Em Passo Fundo (RS), a saca de 60 quilos subir de R$ 75 para R$ 76 entre 17 e 23 de maio. Em Cascavel (PR), a cotação passou de R$ 73 para R$ 75. No Porto de Paranaguá, o preço subiu de R$ 79,50 para R$ 81,50.

Em Rondonópolis (MT), a cotação caiu de R$ 70 para R$ 69,50. No Mato Grosso do Sul, na região de Dourados, a saca avançou de R$ 68,50 para R$ 69. Em Rio Verde (GO), o preço passou de R$ 69 para R$ 69,50.

Na Bolsa de Mercadorias de Chicago (CBOT), os contratos com vencimento em julho oscilaram bastante mais tiveram um balanço quase de estabilidade ao final do período. A posição caiu 0,03%, encerrando a quinta na casa de US$ 8,21 ½ bushel.

O destaque da semana no mercado internacional ficou por conta do anúncio de um programa de auxílio ao produtor dos Estados Unidos por parte do governo Trump. Serão destinados US$ 16 bilhões para os agricultores, como forma de amenizar os impactos financeiros negativos da guerra comercial entre China e Estados Unidos.

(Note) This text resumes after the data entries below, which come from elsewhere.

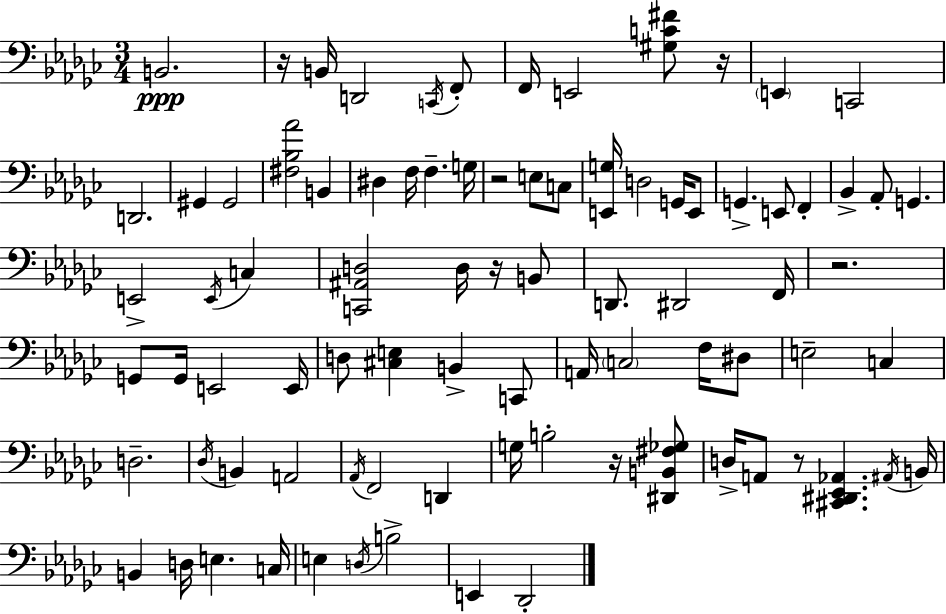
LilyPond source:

{
  \clef bass
  \numericTimeSignature
  \time 3/4
  \key ees \minor
  b,2.\ppp | r16 b,16 d,2 \acciaccatura { c,16 } f,8-. | f,16 e,2 <gis c' fis'>8 | r16 \parenthesize e,4 c,2 | \break d,2. | gis,4 gis,2 | <fis bes aes'>2 b,4 | dis4 f16 f4.-- | \break g16 r2 e8 c8 | <e, g>16 d2 g,16 e,8 | g,4.-> e,8 f,4-. | bes,4-> aes,8-. g,4. | \break e,2-> \acciaccatura { e,16 } c4 | <c, ais, d>2 d16 r16 | b,8 d,8. dis,2 | f,16 r2. | \break g,8 g,16 e,2 | e,16 d8 <cis e>4 b,4-> | c,8 a,16 \parenthesize c2 f16 | dis8 e2-- c4 | \break d2.-- | \acciaccatura { des16 } b,4 a,2 | \acciaccatura { aes,16 } f,2 | d,4 g16 b2-. | \break r16 <dis, b, fis ges>8 d16-> a,8 r8 <cis, dis, ees, aes,>4. | \acciaccatura { ais,16 } b,16 b,4 d16 e4. | c16 e4 \acciaccatura { d16 } b2-> | e,4 des,2-. | \break \bar "|."
}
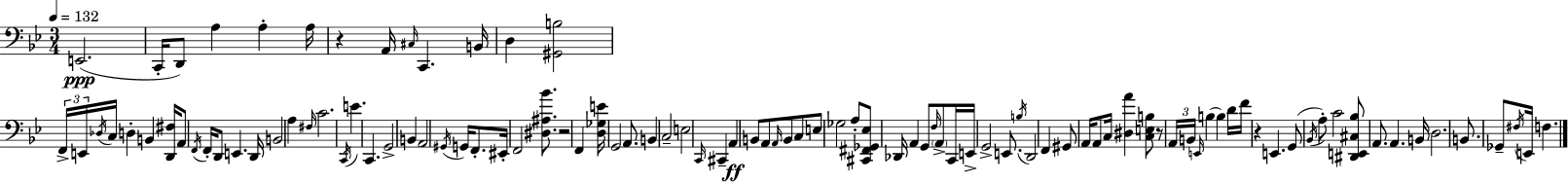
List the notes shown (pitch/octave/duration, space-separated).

E2/h. C2/s D2/e A3/q A3/q A3/s R/q A2/s C#3/s C2/q. B2/s D3/q [G#2,B3]/h F2/s E2/s Db3/s C3/s D3/q B2/q [D2,F#3]/s A2/e F2/s F2/s D2/e E2/q. D2/s B2/h A3/q F#3/s C4/h. C2/s E4/q. C2/q. G2/h B2/q A2/h G#2/s G2/s F2/e. EIS2/s F2/h [D#3,A#3,Bb4]/e. R/h F2/q [D3,Gb3,E4]/s G2/h A2/e. B2/q C3/h E3/h C2/s C#2/q A2/q B2/e A2/e A2/s B2/e C3/e E3/e Gb3/h A3/e [C#2,F#2,Gb2,Eb3]/e Db2/s A2/q G2/e F3/s A2/e C2/s E2/s G2/h E2/e. B3/s D2/h F2/q G#2/e A2/s A2/e C3/s [D#3,A4]/q [C3,E3,B3]/e R/e A2/s B2/s E2/s B3/q B3/q D4/s F4/s R/q E2/q. G2/e Bb2/s A3/e C4/h [D#2,E2,C#3,Bb3]/e A2/e. A2/q. B2/s D3/h. B2/e. Gb2/e F#3/s E2/s F3/q.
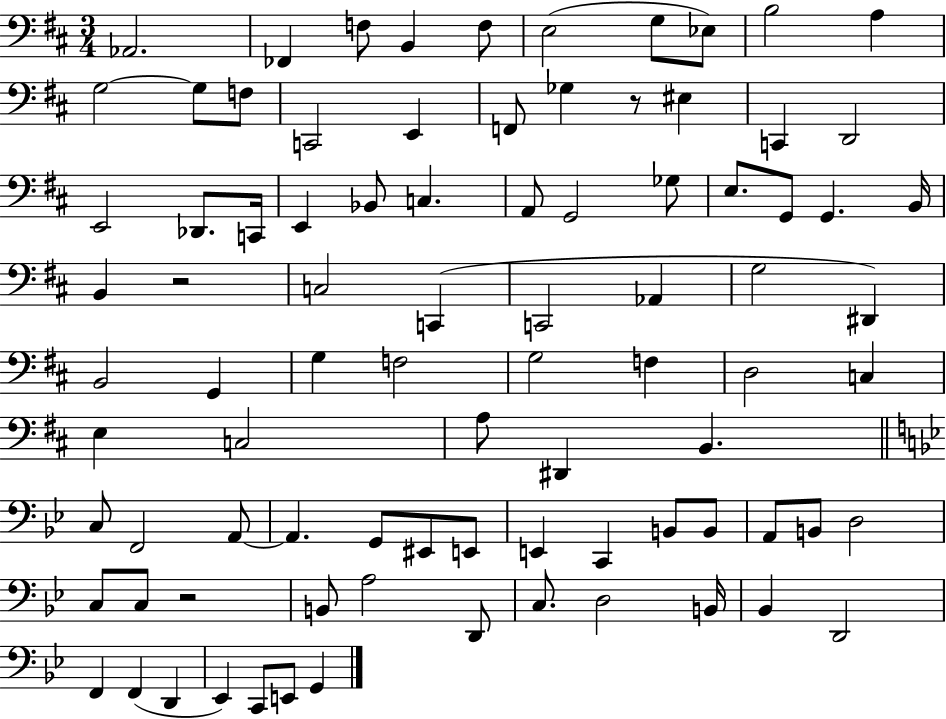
Ab2/h. FES2/q F3/e B2/q F3/e E3/h G3/e Eb3/e B3/h A3/q G3/h G3/e F3/e C2/h E2/q F2/e Gb3/q R/e EIS3/q C2/q D2/h E2/h Db2/e. C2/s E2/q Bb2/e C3/q. A2/e G2/h Gb3/e E3/e. G2/e G2/q. B2/s B2/q R/h C3/h C2/q C2/h Ab2/q G3/h D#2/q B2/h G2/q G3/q F3/h G3/h F3/q D3/h C3/q E3/q C3/h A3/e D#2/q B2/q. C3/e F2/h A2/e A2/q. G2/e EIS2/e E2/e E2/q C2/q B2/e B2/e A2/e B2/e D3/h C3/e C3/e R/h B2/e A3/h D2/e C3/e. D3/h B2/s Bb2/q D2/h F2/q F2/q D2/q Eb2/q C2/e E2/e G2/q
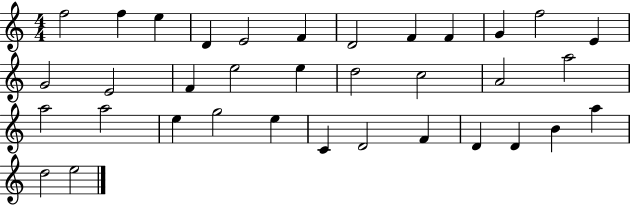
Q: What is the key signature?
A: C major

Na interpretação do mercado, o plano pode motivar os produtores a trocarem áreas de milho para a soja e superofertar ainda mais o cenário global da oleaginosa. Ainda mais com o excesso de chuvas sobre as regiões produtoras americanas, que já deverá direcionar esta troca de área do cereal para a soja.

O câmbio teve uma semana mais tranquila, mas a moeda americana permanece acima de R$ 4 no Brasil. O dólar comercial caiu 1,32% no período, encerrando Ar$ 4,048, acompanhando a tendência do exterior e avaliando um quadro interno um pouco mais tranquilo.

Destaque especial para mais uma semana de alta no prêmio de exportação. Em Paranaguá, para julho, o valor se situa entre 123 pontos e 138 pontos acima de Chicago. A continuidade do atrito tarifário entre chineses e americanos reforça o sentimento de que a demanda pela soja brasileira por parte do país asiático seguirá aquecida.